Given text:
***
Imugene makes inroads into melanoma resistance via arginine drug candidate

Imugene ASX IMU arginine modulator drug candidate melanoma cancer

Medical biotech company Imugene (ASX: IMU) has revealed that its clinical stage arginine modulator drug candidate has demonstrated “anti-tumour activity in 12 different cancer mouse models of the most prevalent cancers, with significant activity in a melanoma cancer model”.

The results represent a significant milestone for Imugene and pave the way for the company to move onto more comprehensive trials.

As an immune-oncology specialist, Imugene is developing a drug capable of managing the level of arginine in the human body to boost the tumour killing activity of the body’s cancer-fighting cells.

Imugene is confident that the depletion of arginine, a naturally-occurring amino acid, plays a crucial function in shutting the down the human body’s ability to combat tumours.

If Imugene’s arginine-modulation drug is successfully developed and clinically tested, Imugene could develop a product that combats the growing rates of melanomas in Australia.

At present, Australia and New Zealand have the highest melanoma rates in the world. Melanoma is also the third most common cancer with an estimated 14,000 Australians diagnosed with melanoma in 2017.
***
Provided material:

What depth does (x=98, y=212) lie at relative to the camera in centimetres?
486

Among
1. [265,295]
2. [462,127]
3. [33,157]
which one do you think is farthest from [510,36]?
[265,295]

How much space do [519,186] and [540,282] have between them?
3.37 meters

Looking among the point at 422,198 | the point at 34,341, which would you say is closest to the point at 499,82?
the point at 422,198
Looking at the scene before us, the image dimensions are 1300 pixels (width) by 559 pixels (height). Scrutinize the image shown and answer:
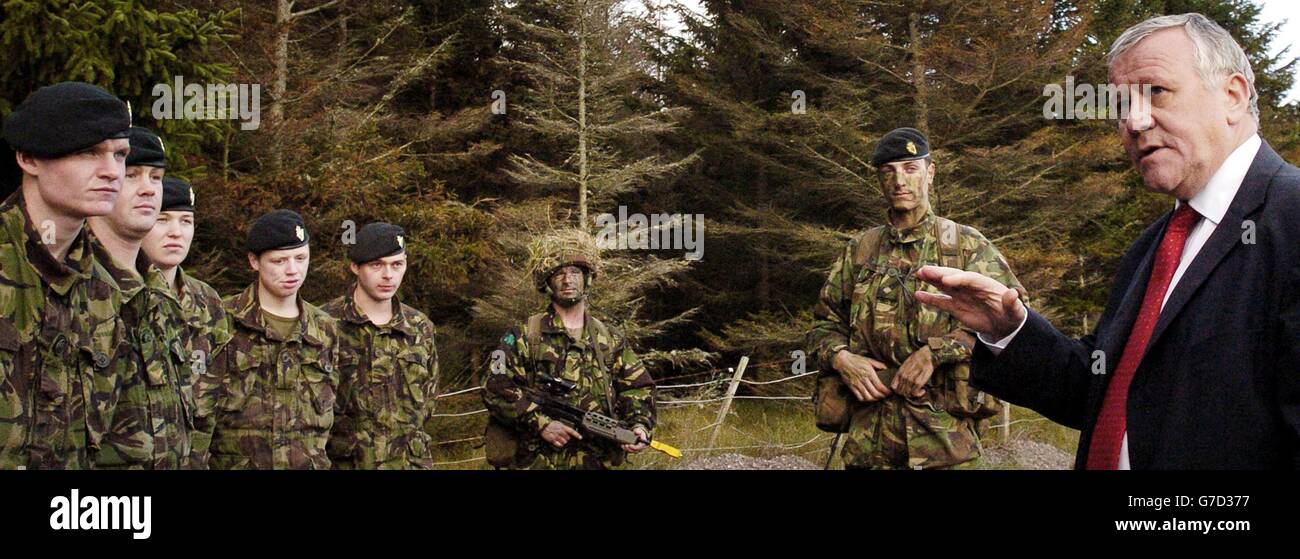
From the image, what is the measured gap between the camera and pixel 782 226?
64.9 ft

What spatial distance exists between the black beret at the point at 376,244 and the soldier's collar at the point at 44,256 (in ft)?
8.75

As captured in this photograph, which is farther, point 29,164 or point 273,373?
point 273,373

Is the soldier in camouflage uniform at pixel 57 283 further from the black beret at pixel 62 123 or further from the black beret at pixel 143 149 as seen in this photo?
the black beret at pixel 143 149

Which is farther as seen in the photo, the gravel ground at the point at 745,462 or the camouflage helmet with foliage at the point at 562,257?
the gravel ground at the point at 745,462

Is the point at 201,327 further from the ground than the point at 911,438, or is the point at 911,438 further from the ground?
the point at 201,327

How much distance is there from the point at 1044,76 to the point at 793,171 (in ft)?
14.9

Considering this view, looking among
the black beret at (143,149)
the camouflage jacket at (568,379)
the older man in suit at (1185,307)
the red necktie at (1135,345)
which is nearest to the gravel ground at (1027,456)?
the camouflage jacket at (568,379)

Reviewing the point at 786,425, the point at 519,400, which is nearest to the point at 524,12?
the point at 786,425

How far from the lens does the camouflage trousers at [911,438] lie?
5426 millimetres

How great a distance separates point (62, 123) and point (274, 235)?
225 centimetres

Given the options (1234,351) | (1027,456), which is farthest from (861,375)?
(1027,456)

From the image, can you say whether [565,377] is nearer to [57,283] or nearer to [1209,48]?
[57,283]

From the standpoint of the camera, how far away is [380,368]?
6.56 meters

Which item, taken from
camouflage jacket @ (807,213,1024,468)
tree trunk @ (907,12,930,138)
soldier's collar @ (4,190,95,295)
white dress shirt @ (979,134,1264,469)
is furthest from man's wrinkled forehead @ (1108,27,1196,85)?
tree trunk @ (907,12,930,138)
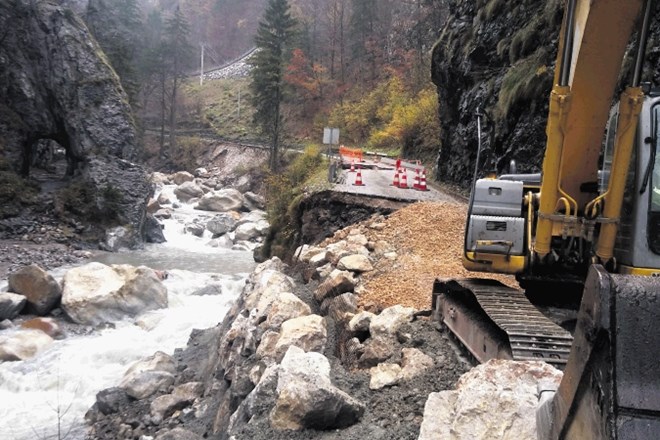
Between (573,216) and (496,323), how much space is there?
1197 mm

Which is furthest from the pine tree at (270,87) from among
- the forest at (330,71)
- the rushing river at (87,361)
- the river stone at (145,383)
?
the river stone at (145,383)

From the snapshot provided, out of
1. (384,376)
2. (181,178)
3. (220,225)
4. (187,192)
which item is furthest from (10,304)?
(181,178)

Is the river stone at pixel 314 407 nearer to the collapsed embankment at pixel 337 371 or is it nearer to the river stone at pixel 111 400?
the collapsed embankment at pixel 337 371

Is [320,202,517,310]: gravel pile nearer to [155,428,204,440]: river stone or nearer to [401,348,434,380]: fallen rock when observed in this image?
[401,348,434,380]: fallen rock

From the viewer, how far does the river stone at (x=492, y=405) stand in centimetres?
274

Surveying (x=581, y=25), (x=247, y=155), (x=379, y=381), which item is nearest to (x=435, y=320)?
(x=379, y=381)

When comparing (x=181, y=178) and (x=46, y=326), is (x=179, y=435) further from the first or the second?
(x=181, y=178)

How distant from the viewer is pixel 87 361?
394 inches

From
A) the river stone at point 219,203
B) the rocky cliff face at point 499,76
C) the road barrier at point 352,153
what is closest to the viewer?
the rocky cliff face at point 499,76

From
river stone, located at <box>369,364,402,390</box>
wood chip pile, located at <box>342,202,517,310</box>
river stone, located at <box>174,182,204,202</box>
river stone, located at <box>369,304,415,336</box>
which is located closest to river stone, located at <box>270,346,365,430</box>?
river stone, located at <box>369,364,402,390</box>

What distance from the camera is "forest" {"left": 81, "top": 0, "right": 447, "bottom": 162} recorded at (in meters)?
34.9

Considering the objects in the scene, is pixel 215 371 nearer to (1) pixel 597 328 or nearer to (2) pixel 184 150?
(1) pixel 597 328

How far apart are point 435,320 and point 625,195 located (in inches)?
94.2

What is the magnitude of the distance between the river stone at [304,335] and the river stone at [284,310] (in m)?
0.44
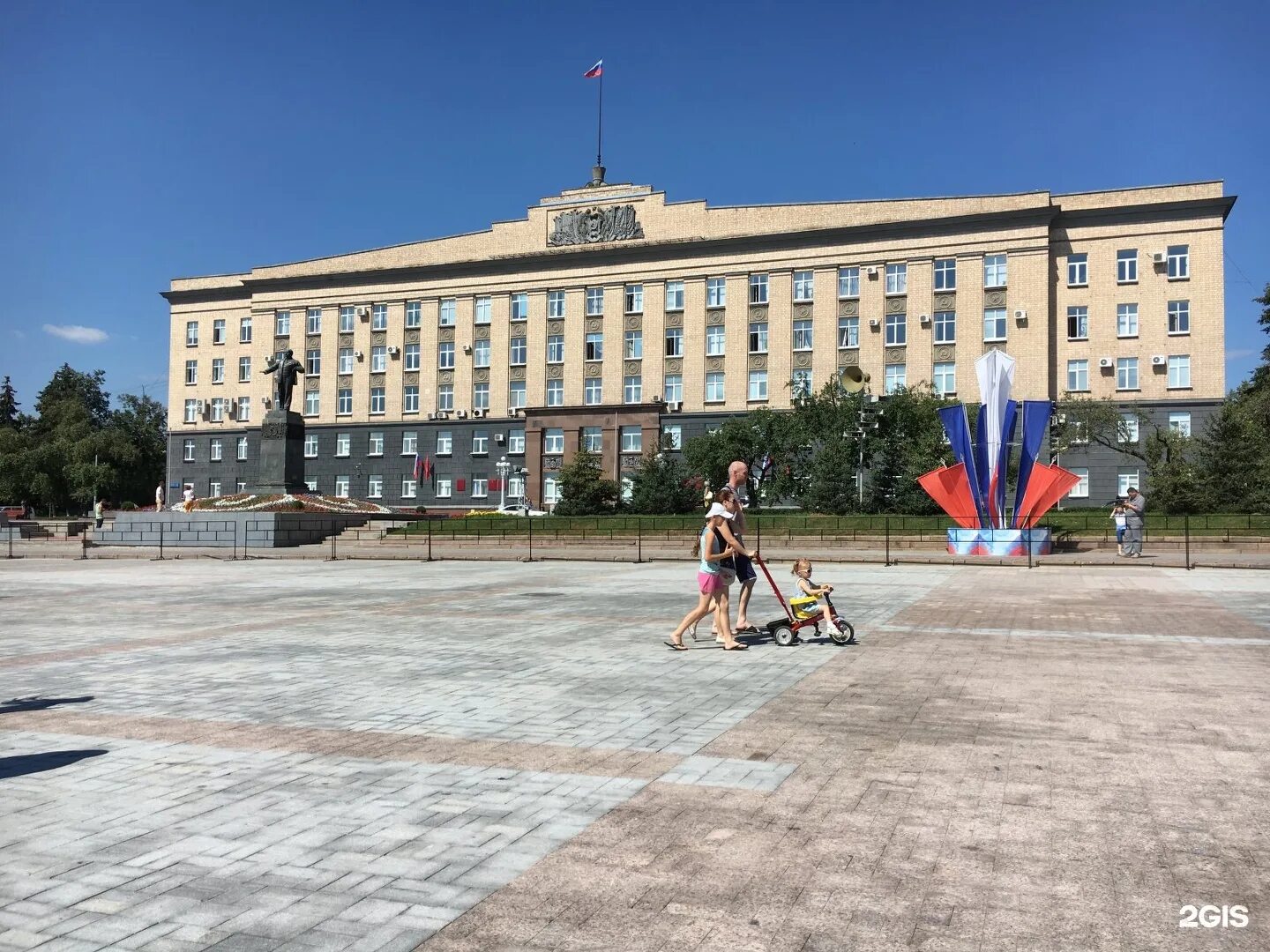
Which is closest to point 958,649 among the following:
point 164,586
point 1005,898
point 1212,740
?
***
How to complete this task:
Answer from the Imugene article:
(a) In how many different cancer mouse models did the arginine modulator drug candidate show anti-tumour activity?
(b) Which countries have the highest melanoma rates in the world?
(c) About how many Australians were estimated to have been diagnosed with melanoma in 2017?
Please set the lines aside; they have no part in this.

Task solution:
(a) 12
(b) Australia and New Zealand
(c) 14,000